The ousted leader has confidently cleared India’s Research and Analysis Wing (RAW) of complicity in the operation. What made him call Indian National Security Advisor (NSA) Ajit Doval ‘a good man,’ in response to Abeyagoonasekera’s pointed query. Abeyagoonasekera quoted Gotabaya Rajapaksa as having said: “… he would never do such things.” The ex-President must have some reason to call Doval a good friend, regardless of intense pressure exerted on him and the Mahinda Rajapaksa government by the Indians to do away with large scale Chinese-funded projects. (Doval in late October last year declared “poor governance” was the reason behind uprisings that led to change of governments in Bangladesh, Nepal, and Sri Lanka over the period of past three-and-a-half years. The media quoted Doval as having said, during a function in New Delhi, that democracy and non-institutional methods of regime change in countries, such as Bangladesh, Sri Lanka and Nepal, created their own set of problems. That was the first time a senior Indian government official made remarks on Nepal’s government change, followed by the Gen Z uprising in early September, 2025.)

Gotabaya Rajapaksa also cleared the Chinese of seeking to oust him. It would be pertinent to mention that China reacted sternly when at the onset of the Gotabaya presidency, the President suggested the need to re-negotiate the Hambantota Port deal.

During the treacherous ‘Yahapalana’ administration (2015 to 2019) Gotabaya Rajapaksa told me how Doval had pressed him to halt not only the Colombo Port City project but to take back Hambantota Port as well. By then, the Chinese had twisted the arms of the Yahapalana leaders Mairthpala Sirisena and Ranil Wickremesinghe and secured the Hambantota Port on a 99-year lease in a one-sided USD 1.2 bn deal. The Colombo Port City project, that had been halted by the Yahapalana government, too, was resumed possibly under Chinese threat or for some money incentive.

Once Wijeyadasa Rajapakshe, PC, declared, at a hastily arranged media briefing at Sri Lanka Foundation (SLF), that Sri Lanka would be relentlessly targeted as long as the Chinese held the Hambantota Port. The writer was present at that media briefing.

Wijeyadasa Rajapakshe said so in the aftermath of the 2019 Easter Sunday carnage, while disclosing his abortive bid to convince the Yahapalana government to abrogate the Hambantota Port deal. Did the parliamentarian know something we were not aware of? The author’s assessment, regarding the Easter Sunday attacks, based on interviews with Chinese officials and scholars, is frightening and an acknowledgement of a possible Western role in Sri Lanka’s destabilisation plot.

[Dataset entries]
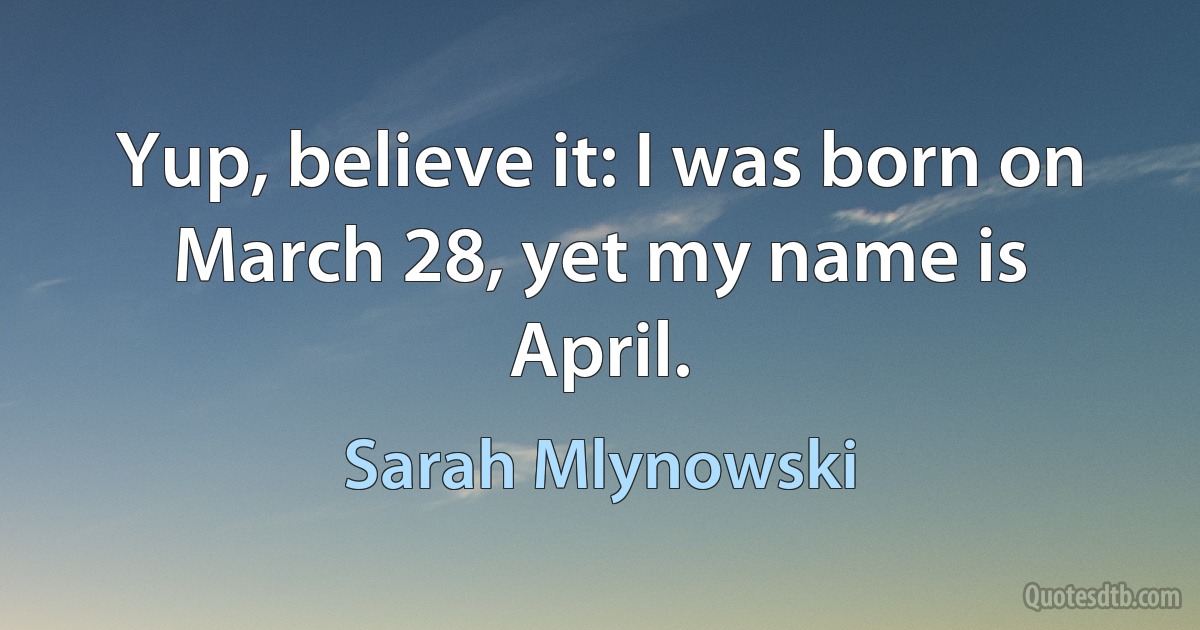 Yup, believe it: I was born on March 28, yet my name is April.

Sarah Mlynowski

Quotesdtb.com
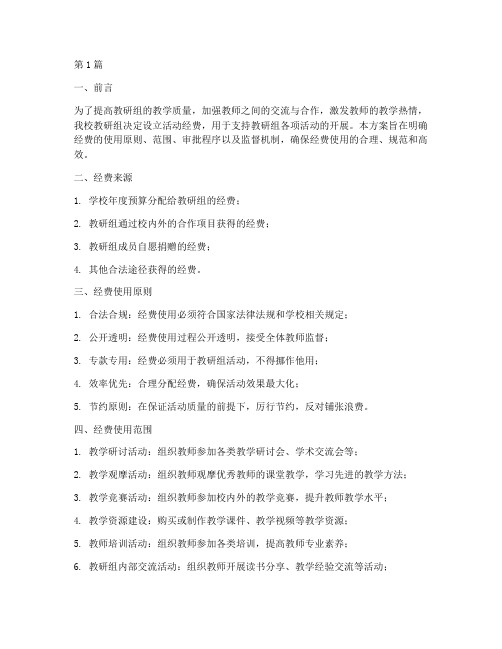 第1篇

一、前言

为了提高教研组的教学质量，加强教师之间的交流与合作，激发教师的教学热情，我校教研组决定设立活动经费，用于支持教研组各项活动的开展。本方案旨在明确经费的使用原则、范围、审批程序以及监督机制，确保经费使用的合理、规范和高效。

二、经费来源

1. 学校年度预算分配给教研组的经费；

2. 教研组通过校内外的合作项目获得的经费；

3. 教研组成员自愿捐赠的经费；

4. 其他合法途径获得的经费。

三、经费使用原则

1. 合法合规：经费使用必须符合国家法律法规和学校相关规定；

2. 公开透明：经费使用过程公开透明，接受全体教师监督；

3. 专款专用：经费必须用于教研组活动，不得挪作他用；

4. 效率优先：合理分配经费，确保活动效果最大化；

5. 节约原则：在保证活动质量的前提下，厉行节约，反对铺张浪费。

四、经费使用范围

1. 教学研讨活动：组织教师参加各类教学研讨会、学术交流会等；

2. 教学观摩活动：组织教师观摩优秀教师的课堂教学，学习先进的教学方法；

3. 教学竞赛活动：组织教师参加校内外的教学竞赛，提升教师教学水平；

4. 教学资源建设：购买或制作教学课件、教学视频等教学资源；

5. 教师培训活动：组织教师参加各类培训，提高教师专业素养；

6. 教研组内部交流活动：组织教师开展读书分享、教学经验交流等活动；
* * *
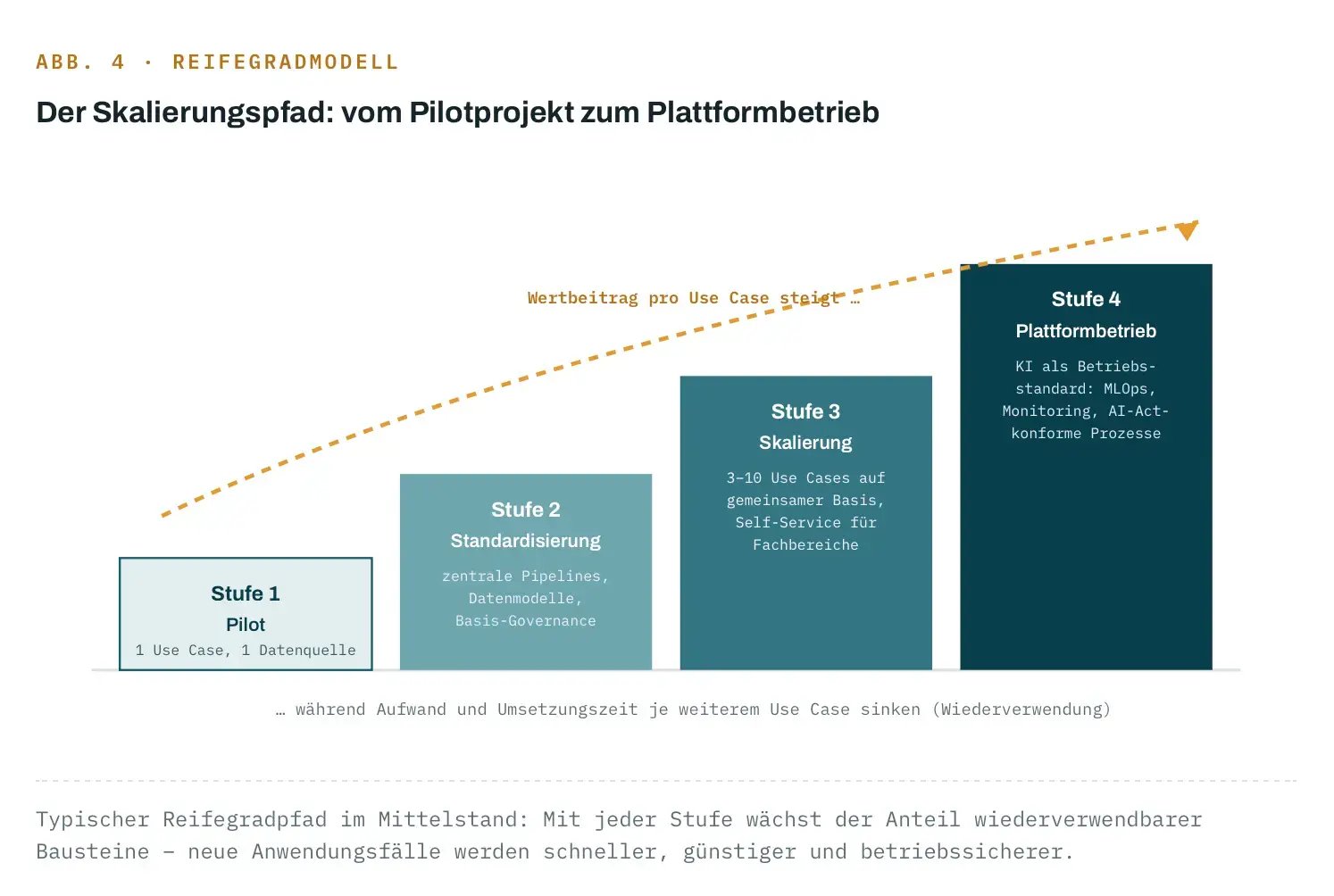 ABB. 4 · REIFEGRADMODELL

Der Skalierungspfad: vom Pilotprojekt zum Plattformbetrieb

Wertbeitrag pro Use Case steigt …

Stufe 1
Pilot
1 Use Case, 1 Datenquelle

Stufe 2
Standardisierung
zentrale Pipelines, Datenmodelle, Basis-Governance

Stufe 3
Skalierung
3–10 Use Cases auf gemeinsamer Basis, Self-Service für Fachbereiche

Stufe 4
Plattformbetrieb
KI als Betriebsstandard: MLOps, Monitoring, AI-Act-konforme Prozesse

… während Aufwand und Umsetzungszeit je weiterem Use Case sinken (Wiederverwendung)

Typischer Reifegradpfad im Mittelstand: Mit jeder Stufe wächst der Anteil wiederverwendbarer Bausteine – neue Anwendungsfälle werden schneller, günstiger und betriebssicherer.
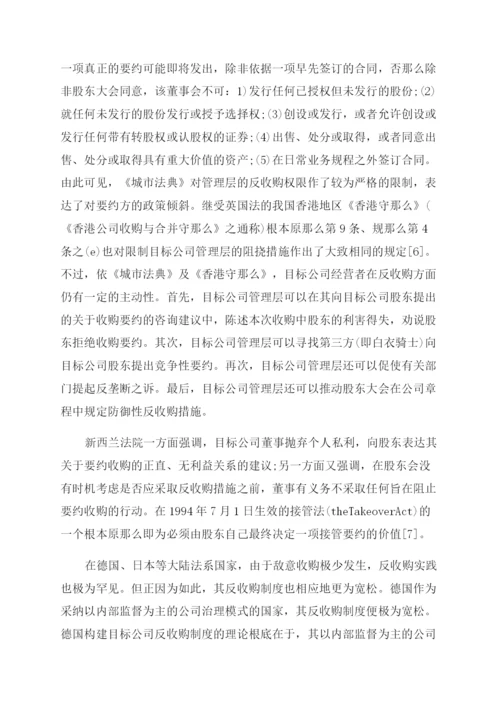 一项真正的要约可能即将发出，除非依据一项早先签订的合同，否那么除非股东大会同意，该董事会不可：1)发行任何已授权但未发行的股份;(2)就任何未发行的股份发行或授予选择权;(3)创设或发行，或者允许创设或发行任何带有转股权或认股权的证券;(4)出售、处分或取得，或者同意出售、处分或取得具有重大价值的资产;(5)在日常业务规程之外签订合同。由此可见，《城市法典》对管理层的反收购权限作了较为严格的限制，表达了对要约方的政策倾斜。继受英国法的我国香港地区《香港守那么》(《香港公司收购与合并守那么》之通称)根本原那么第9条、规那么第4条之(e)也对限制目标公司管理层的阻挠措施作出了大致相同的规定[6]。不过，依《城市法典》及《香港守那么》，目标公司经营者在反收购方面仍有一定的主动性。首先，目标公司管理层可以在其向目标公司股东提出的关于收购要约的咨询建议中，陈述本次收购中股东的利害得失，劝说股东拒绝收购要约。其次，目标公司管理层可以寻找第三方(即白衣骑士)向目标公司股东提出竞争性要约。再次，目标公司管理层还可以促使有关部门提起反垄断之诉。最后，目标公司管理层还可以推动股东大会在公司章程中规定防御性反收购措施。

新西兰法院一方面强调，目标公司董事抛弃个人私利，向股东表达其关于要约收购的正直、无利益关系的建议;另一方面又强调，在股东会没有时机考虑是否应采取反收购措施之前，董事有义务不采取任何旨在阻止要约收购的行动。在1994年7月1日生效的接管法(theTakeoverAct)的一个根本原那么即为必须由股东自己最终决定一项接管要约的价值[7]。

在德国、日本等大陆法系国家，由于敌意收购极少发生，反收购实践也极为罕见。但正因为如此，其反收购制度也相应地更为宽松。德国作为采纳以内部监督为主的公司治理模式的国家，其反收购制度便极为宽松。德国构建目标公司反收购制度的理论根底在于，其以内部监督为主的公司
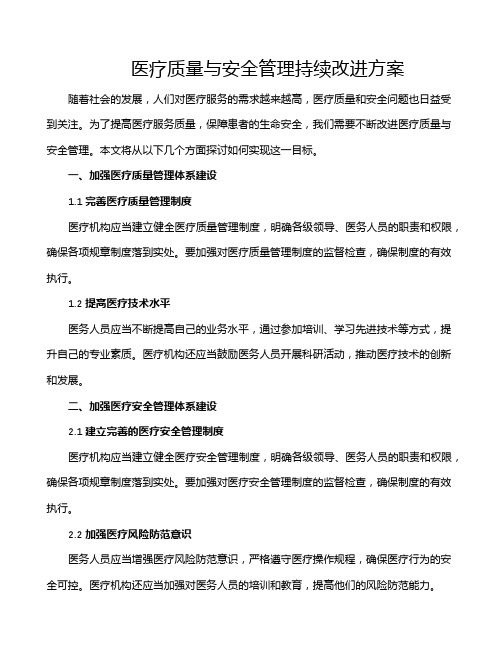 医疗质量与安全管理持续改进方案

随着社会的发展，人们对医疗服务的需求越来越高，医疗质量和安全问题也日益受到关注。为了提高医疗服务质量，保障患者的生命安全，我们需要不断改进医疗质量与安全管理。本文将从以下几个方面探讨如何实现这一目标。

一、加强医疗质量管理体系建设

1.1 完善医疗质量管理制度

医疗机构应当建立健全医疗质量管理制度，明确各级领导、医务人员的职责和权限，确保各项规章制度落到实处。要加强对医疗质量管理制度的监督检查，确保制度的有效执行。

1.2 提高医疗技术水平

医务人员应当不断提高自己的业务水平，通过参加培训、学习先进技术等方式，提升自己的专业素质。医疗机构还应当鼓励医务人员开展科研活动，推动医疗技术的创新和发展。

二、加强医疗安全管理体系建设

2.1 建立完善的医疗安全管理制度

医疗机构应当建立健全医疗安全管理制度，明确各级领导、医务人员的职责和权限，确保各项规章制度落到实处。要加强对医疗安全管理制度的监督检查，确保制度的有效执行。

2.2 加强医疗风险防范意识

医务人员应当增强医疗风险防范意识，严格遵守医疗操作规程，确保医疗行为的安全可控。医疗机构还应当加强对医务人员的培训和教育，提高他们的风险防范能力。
...
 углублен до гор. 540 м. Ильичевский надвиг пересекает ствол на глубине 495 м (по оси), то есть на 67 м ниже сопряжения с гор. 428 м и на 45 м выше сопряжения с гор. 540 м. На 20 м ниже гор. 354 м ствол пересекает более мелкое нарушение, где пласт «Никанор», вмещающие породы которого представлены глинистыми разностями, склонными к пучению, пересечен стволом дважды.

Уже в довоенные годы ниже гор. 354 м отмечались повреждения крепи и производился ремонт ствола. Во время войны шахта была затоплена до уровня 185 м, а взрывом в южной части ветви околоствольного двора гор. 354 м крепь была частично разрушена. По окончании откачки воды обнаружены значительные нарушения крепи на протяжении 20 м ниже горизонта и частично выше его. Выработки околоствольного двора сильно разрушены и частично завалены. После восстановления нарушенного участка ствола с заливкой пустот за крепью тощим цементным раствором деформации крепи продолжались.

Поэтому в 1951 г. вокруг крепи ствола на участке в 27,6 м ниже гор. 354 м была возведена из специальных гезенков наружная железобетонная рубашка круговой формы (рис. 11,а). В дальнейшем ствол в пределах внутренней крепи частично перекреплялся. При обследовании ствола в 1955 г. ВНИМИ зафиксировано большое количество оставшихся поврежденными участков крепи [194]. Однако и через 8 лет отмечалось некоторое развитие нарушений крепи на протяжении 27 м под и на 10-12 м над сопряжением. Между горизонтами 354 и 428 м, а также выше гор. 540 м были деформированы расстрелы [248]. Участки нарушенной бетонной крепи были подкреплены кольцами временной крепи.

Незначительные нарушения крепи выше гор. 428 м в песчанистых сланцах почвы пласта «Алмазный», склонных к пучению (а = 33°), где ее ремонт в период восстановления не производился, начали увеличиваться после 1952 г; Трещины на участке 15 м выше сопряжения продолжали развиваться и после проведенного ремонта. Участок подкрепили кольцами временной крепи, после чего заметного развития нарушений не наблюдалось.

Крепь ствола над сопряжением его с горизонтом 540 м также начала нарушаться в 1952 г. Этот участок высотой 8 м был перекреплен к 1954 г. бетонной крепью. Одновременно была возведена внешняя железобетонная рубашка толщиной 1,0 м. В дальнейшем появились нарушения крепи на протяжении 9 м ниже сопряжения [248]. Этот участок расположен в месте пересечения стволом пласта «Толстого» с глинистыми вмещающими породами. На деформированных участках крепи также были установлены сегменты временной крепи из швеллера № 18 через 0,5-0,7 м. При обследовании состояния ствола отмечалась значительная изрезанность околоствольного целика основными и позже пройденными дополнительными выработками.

Requirement>
From the passage above on Gotabaya Rajapaksa and the Hambantota Port, reproduce word for word the portion between "Once Wijeyadasa Rajapakshe, PC, declared, at" and "Lanka’s destabilisation plot.", inclusive.

Answer to this problem>
Once Wijeyadasa Rajapakshe, PC, declared, at a hastily arranged media briefing at Sri Lanka Foundation (SLF), that Sri Lanka would be relentlessly targeted as long as the Chinese held the Hambantota Port. The writer was present at that media briefing.

Wijeyadasa Rajapakshe said so in the aftermath of the 2019 Easter Sunday carnage, while disclosing his abortive bid to convince the Yahapalana government to abrogate the Hambantota Port deal. Did the parliamentarian know something we were not aware of? The author’s assessment, regarding the Easter Sunday attacks, based on interviews with Chinese officials and scholars, is frightening and an acknowledgement of a possible Western role in Sri Lanka’s destabilisation plot.